The extension works by copying visited WEB pages to an indexing queue directory, which Recoll then processes, indexing the data, storing it into a local cache, then removing the file from the queue.

Because the WebExtensions API introduces more constraints to what extensions can do, the new version works with one more step: the files are first created in the browser default downloads location (typically $HOME/Downloads ), then moved by a script in the old queue location. The script is automatically executed by the Recoll indexer versions 1.23.5 and newer. It could conceivably be executed independently to make the new browser extension compatible with an older Recoll version (the script is named recoll-we-move-files.py).
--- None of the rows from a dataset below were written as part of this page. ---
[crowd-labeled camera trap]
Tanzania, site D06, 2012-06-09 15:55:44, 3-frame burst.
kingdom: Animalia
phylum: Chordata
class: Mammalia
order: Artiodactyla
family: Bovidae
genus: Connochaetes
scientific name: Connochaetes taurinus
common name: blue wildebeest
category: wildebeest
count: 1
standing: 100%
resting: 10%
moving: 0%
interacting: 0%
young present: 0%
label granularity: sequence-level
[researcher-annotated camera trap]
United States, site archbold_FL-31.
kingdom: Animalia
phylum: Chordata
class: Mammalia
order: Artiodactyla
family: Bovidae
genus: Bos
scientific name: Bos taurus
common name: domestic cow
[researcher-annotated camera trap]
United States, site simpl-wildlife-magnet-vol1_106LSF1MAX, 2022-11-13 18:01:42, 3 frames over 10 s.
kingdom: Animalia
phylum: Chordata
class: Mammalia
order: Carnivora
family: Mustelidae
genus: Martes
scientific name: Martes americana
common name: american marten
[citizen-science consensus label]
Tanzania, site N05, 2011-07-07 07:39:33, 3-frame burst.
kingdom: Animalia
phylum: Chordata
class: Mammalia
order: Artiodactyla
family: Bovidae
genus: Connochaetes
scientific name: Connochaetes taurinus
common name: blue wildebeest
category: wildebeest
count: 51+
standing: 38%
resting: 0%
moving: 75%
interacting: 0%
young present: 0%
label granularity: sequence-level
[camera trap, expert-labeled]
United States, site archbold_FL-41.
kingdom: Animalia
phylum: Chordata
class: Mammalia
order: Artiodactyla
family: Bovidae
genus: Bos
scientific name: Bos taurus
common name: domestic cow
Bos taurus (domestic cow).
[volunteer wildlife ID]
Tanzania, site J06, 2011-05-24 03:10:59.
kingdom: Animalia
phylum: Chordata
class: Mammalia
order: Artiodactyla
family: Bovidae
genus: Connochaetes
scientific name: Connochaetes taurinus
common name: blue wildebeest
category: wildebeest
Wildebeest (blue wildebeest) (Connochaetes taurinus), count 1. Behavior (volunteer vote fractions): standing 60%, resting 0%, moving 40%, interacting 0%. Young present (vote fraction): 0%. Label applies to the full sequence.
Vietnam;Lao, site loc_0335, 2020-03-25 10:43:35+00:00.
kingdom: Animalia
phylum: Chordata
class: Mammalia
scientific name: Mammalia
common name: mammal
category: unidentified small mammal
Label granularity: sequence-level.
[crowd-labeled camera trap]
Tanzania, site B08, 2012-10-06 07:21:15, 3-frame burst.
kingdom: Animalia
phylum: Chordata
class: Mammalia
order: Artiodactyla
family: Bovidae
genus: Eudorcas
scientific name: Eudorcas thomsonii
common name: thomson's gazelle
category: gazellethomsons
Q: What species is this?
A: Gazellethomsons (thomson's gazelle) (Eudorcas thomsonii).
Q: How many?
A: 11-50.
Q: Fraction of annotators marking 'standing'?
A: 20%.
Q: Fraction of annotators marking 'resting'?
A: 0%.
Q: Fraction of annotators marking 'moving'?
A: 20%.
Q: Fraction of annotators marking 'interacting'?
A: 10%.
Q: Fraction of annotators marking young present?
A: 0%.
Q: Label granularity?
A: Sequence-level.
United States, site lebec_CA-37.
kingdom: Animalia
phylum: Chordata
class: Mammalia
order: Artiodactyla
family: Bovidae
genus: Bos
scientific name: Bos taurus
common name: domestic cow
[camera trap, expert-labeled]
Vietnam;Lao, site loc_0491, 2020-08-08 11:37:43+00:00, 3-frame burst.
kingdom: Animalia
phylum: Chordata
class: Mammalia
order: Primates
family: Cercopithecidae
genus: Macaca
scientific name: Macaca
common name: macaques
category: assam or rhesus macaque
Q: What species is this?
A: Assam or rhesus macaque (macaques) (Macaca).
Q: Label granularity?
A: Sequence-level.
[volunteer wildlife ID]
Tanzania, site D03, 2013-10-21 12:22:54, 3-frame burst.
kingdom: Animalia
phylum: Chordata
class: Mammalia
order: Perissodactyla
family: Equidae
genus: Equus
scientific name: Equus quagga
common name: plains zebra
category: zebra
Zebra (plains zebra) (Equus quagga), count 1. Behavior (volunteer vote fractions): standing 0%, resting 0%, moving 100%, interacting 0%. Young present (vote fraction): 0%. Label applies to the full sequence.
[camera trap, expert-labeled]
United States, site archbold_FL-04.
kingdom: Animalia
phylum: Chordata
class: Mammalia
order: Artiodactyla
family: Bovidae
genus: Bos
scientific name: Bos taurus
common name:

For the WebExtensions-based version to work, it is necessary to set the webdownloadsdir value in the configuration if it was changed from the default $HOME/Downloads in the browser preferences.

The visited WEB pages indexing feature can be enabled on the Recoll side from the GUI Index configuration panel, or by editing the configuration file (set processwebqueue to 1).

A current pointer to the extension can be found, along with up-to-date instructions, on the Recoll wiki.

A copy of the indexed WEB pages is retained by Recoll in a local cache (from which previews can be fetched). The cache size can be adjusted from the Index configuration / Web history panel. Once the maximum size is reached, old pages are purged - both from the cache and the index - to make room for new ones, so you need to explicitly archive in some other place the pages that you want to keep indefinitely.